TASK GOAL: Copy each entry below exactly.

Saved data entries

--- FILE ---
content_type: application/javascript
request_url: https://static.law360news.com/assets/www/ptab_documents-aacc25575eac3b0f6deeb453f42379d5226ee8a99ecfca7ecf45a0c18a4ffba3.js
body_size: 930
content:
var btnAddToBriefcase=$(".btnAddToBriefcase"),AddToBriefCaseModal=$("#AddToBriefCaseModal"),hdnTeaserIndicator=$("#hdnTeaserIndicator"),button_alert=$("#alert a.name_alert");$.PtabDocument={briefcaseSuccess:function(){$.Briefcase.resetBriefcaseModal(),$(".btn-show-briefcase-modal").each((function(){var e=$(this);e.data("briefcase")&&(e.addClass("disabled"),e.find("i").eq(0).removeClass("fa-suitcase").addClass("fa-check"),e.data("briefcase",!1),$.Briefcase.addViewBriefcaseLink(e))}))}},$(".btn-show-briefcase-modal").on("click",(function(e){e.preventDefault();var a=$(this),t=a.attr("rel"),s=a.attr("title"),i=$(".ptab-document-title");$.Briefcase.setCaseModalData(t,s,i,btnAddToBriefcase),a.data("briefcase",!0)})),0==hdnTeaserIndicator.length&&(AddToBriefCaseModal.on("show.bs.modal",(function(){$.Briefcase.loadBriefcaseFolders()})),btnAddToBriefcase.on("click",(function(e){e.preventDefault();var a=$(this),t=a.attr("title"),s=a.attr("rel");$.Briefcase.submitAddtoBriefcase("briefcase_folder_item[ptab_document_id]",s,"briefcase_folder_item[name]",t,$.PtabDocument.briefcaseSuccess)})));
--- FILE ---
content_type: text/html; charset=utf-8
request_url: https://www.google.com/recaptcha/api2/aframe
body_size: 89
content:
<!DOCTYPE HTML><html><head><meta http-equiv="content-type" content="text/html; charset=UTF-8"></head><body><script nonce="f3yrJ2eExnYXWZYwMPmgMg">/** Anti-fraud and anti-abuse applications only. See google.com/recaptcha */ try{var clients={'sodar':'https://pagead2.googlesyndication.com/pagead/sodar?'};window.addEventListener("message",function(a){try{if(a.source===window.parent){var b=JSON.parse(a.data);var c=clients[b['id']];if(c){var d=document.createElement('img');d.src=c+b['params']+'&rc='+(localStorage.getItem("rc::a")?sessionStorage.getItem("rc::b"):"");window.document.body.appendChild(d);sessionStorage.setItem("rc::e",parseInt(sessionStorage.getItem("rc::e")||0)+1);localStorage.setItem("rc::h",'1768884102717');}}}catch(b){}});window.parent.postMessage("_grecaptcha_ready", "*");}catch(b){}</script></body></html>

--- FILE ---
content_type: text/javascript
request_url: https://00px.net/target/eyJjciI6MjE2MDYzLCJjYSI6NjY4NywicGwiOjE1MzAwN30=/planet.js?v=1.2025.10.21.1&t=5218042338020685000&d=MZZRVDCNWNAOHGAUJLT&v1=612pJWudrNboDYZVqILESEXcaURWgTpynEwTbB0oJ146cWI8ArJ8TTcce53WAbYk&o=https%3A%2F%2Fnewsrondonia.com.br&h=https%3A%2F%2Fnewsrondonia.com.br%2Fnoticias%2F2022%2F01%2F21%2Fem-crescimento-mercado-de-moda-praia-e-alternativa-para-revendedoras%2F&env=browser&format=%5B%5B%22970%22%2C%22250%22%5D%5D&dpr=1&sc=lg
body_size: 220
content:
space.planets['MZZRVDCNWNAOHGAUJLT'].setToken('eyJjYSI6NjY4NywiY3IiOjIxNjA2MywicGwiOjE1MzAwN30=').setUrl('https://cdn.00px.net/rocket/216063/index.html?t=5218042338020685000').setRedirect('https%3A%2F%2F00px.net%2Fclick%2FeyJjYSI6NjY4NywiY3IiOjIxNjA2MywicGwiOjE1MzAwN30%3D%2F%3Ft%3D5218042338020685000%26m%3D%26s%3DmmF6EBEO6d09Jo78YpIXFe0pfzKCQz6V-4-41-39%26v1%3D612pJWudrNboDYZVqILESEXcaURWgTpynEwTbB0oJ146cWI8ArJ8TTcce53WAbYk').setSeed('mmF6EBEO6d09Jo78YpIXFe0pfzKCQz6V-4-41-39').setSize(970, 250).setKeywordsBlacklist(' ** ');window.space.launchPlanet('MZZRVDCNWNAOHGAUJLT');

ANSWER SECTION:
--- FILE ---
content_type: application/javascript
request_url: https://static.law360news.com/assets/www/ptab_documents-aacc25575eac3b0f6deeb453f42379d5226ee8a99ecfca7ecf45a0c18a4ffba3.js
body_size: 930
content:
var btnAddToBriefcase=$(".btnAddToBriefcase"),AddToBriefCaseModal=$("#AddToBriefCaseModal"),hdnTeaserIndicator=$("#hdnTeaserIndicator"),button_alert=$("#alert a.name_alert");$.PtabDocument={briefcaseSuccess:function(){$.Briefcase.resetBriefcaseModal(),$(".btn-show-briefcase-modal").each((function(){var e=$(this);e.data("briefcase")&&(e.addClass("disabled"),e.find("i").eq(0).removeClass("fa-suitcase").addClass("fa-check"),e.data("briefcase",!1),$.Briefcase.addViewBriefcaseLink(e))}))}},$(".btn-show-briefcase-modal").on("click",(function(e){e.preventDefault();var a=$(this),t=a.attr("rel"),s=a.attr("title"),i=$(".ptab-document-title");$.Briefcase.setCaseModalData(t,s,i,btnAddToBriefcase),a.data("briefcase",!0)})),0==hdnTeaserIndicator.length&&(AddToBriefCaseModal.on("show.bs.modal",(function(){$.Briefcase.loadBriefcaseFolders()})),btnAddToBriefcase.on("click",(function(e){e.preventDefault();var a=$(this),t=a.attr("title"),s=a.attr("rel");$.Briefcase.submitAddtoBriefcase("briefcase_folder_item[ptab_document_id]",s,"briefcase_folder_item[name]",t,$.PtabDocument.briefcaseSuccess)})));
--- FILE ---
content_type: text/html; charset=utf-8
request_url: https://www.google.com/recaptcha/api2/aframe
body_size: 89
content:
<!DOCTYPE HTML><html><head><meta http-equiv="content-type" content="text/html; charset=UTF-8"></head><body><script nonce="f3yrJ2eExnYXWZYwMPmgMg">/** Anti-fraud and anti-abuse applications only. See google.com/recaptcha */ try{var clients={'sodar':'https://pagead2.googlesyndication.com/pagead/sodar?'};window.addEventListener("message",function(a){try{if(a.source===window.parent){var b=JSON.parse(a.data);var c=clients[b['id']];if(c){var d=document.createElement('img');d.src=c+b['params']+'&rc='+(localStorage.getItem("rc::a")?sessionStorage.getItem("rc::b"):"");window.document.body.appendChild(d);sessionStorage.setItem("rc::e",parseInt(sessionStorage.getItem("rc::e")||0)+1);localStorage.setItem("rc::h",'1768884102717');}}}catch(b){}});window.parent.postMessage("_grecaptcha_ready", "*");}catch(b){}</script></body></html>

--- FILE ---
content_type: text/javascript
request_url: https://00px.net/target/eyJjciI6MjE2MDYzLCJjYSI6NjY4NywicGwiOjE1MzAwN30=/planet.js?v=1.2025.10.21.1&t=5218042338020685000&d=MZZRVDCNWNAOHGAUJLT&v1=612pJWudrNboDYZVqILESEXcaURWgTpynEwTbB0oJ146cWI8ArJ8TTcce53WAbYk&o=https%3A%2F%2Fnewsrondonia.com.br&h=https%3A%2F%2Fnewsrondonia.com.br%2Fnoticias%2F2022%2F01%2F21%2Fem-crescimento-mercado-de-moda-praia-e-alternativa-para-revendedoras%2F&env=browser&format=%5B%5B%22970%22%2C%22250%22%5D%5D&dpr=1&sc=lg
body_size: 220
content:
space.planets['MZZRVDCNWNAOHGAUJLT'].setToken('eyJjYSI6NjY4NywiY3IiOjIxNjA2MywicGwiOjE1MzAwN30=').setUrl('https://cdn.00px.net/rocket/216063/index.html?t=5218042338020685000').setRedirect('https%3A%2F%2F00px.net%2Fclick%2FeyJjYSI6NjY4NywiY3IiOjIxNjA2MywicGwiOjE1MzAwN30%3D%2F%3Ft%3D5218042338020685000%26m%3D%26s%3DmmF6EBEO6d09Jo78YpIXFe0pfzKCQz6V-4-41-39%26v1%3D612pJWudrNboDYZVqILESEXcaURWgTpynEwTbB0oJ146cWI8ArJ8TTcce53WAbYk').setSeed('mmF6EBEO6d09Jo78YpIXFe0pfzKCQz6V-4-41-39').setSize(970, 250).setKeywordsBlacklist(' ** ');window.space.launchPlanet('MZZRVDCNWNAOHGAUJLT');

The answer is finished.